§ Exercise prompt:
Rewrite the data below as a numbered list, one line per item, and drop the blank lines.

§ Recorded data:
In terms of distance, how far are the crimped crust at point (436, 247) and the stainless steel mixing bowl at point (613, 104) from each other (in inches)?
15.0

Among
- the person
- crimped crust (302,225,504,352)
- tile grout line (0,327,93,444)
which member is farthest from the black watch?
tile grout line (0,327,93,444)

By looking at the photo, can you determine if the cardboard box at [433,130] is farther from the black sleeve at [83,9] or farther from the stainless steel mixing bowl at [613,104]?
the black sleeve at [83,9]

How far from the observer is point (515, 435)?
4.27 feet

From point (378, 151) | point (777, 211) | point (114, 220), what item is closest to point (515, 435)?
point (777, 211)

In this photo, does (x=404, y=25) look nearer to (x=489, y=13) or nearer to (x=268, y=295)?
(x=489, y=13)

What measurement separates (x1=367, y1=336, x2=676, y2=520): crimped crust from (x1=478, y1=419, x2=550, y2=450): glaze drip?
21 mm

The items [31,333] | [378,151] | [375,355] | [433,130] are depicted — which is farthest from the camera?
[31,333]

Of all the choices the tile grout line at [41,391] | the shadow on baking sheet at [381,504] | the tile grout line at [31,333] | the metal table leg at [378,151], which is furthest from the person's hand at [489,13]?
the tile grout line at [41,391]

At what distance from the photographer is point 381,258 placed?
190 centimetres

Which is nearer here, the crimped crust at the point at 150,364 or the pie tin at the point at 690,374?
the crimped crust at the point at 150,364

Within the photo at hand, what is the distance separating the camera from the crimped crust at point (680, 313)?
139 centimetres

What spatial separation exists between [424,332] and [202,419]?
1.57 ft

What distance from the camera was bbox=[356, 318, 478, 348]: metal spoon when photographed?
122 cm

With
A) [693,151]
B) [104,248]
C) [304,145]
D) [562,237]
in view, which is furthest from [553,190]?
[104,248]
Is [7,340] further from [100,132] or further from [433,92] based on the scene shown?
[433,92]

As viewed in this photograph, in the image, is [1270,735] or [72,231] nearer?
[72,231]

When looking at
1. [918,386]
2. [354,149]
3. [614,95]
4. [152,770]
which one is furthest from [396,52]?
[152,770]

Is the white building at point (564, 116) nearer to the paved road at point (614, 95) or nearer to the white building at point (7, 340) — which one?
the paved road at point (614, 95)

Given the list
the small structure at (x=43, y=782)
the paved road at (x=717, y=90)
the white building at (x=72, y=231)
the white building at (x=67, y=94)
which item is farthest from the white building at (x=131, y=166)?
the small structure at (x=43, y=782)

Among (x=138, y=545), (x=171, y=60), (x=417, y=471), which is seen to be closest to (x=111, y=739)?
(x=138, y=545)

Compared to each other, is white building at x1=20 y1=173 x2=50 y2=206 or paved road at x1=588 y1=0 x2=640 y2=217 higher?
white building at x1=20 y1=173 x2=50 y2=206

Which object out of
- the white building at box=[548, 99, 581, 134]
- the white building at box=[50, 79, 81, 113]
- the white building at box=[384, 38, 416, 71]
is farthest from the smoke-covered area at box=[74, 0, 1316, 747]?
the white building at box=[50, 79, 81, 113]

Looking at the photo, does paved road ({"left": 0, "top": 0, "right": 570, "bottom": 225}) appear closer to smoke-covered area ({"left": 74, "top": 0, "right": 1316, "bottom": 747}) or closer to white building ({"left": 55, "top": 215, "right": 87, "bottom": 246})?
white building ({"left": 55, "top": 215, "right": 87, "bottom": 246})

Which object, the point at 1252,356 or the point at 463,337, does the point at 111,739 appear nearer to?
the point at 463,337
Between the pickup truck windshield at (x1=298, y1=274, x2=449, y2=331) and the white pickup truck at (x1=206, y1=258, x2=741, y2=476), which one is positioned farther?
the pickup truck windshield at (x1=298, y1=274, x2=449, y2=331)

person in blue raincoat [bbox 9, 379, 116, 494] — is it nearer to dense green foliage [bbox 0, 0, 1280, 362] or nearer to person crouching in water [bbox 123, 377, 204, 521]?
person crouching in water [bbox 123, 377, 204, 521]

§ Result:
1. In terms of distance, how far are the crimped crust at point (436, 247) and the stainless steel mixing bowl at point (613, 104) from each other (in inches)?
2. 15.0
3. Among
4. - the person
5. - crimped crust (302,225,504,352)
6. - tile grout line (0,327,93,444)
7. which member is farthest from the black watch?
8. tile grout line (0,327,93,444)
9. By looking at the photo, can you determine if the cardboard box at [433,130] is farther from the black sleeve at [83,9] or farther from the stainless steel mixing bowl at [613,104]?
10. the black sleeve at [83,9]
11. How far from the observer is point (515, 435)?
12. 4.27 feet
13. From point (378, 151) | point (777, 211) | point (114, 220), what item is closest to point (515, 435)?
14. point (777, 211)
15. In this photo, does (x=404, y=25) look nearer to (x=489, y=13) or nearer to (x=268, y=295)?
16. (x=489, y=13)
17. What measurement separates (x1=367, y1=336, x2=676, y2=520): crimped crust from (x1=478, y1=419, x2=550, y2=450): glaze drip?
18. 21 mm
19. The items [31,333] | [378,151] | [375,355] | [433,130] are depicted — which is farthest from the camera?
20. [31,333]
21. Of all the choices the tile grout line at [41,391] | the shadow on baking sheet at [381,504] | the tile grout line at [31,333] | the metal table leg at [378,151], which is furthest from the person's hand at [489,13]?
22. the tile grout line at [41,391]
23. At what distance from the photographer is point 381,258 placed?
24. 190 centimetres
25. Which is nearer here, the crimped crust at the point at 150,364 or the pie tin at the point at 690,374?
26. the crimped crust at the point at 150,364
27. Within the photo at hand, what is the distance separating the camera from the crimped crust at point (680, 313)?
28. 139 centimetres
29. What spatial separation exists between [424,332] and [202,419]?
30. 1.57 ft
31. What distance from the camera was bbox=[356, 318, 478, 348]: metal spoon when photographed?
32. 122 cm
33. With
34. A) [693,151]
35. B) [104,248]
36. C) [304,145]
37. D) [562,237]
38. in view, which is furthest from [553,190]?
39. [104,248]
40. Is [7,340] further from [100,132] or further from [433,92] based on the scene shown?
41. [433,92]
42. As viewed in this photograph, in the image, is [1270,735] or [72,231] nearer?
43. [72,231]
44. When looking at
45. 1. [918,386]
46. 2. [354,149]
47. 3. [614,95]
48. 4. [152,770]
49. which one is furthest from [396,52]?
50. [152,770]
51. Is the white building at point (564, 116) nearer to the paved road at point (614, 95) or nearer to the white building at point (7, 340) — which one?
52. the paved road at point (614, 95)
53. Given the list
54. the small structure at (x=43, y=782)
55. the paved road at (x=717, y=90)
56. the white building at (x=72, y=231)
57. the white building at (x=67, y=94)
58. which item is farthest from the white building at (x=131, y=166)?
59. the small structure at (x=43, y=782)
60. Among (x=138, y=545), (x=171, y=60), (x=417, y=471), which is seen to be closest to (x=111, y=739)?
61. (x=138, y=545)
62. Compared to each other, is white building at x1=20 y1=173 x2=50 y2=206 or paved road at x1=588 y1=0 x2=640 y2=217 higher?
63. white building at x1=20 y1=173 x2=50 y2=206
64. Which object out of
65. - the white building at box=[548, 99, 581, 134]
66. - the white building at box=[50, 79, 81, 113]
67. - the white building at box=[384, 38, 416, 71]
68. is farthest from the smoke-covered area at box=[74, 0, 1316, 747]?
69. the white building at box=[50, 79, 81, 113]
70. Looking at the photo, does paved road ({"left": 0, "top": 0, "right": 570, "bottom": 225}) appear closer to smoke-covered area ({"left": 74, "top": 0, "right": 1316, "bottom": 747}) or closer to white building ({"left": 55, "top": 215, "right": 87, "bottom": 246})?
71. white building ({"left": 55, "top": 215, "right": 87, "bottom": 246})
72. Which object, the point at 1252,356 or the point at 463,337, does the point at 111,739 appear nearer to?
73. the point at 463,337
74. Between the pickup truck windshield at (x1=298, y1=274, x2=449, y2=331) and the white pickup truck at (x1=206, y1=258, x2=741, y2=476), which one is positioned farther?
75. the pickup truck windshield at (x1=298, y1=274, x2=449, y2=331)
76. person in blue raincoat [bbox 9, 379, 116, 494] — is it nearer to dense green foliage [bbox 0, 0, 1280, 362] or nearer to person crouching in water [bbox 123, 377, 204, 521]?
77. person crouching in water [bbox 123, 377, 204, 521]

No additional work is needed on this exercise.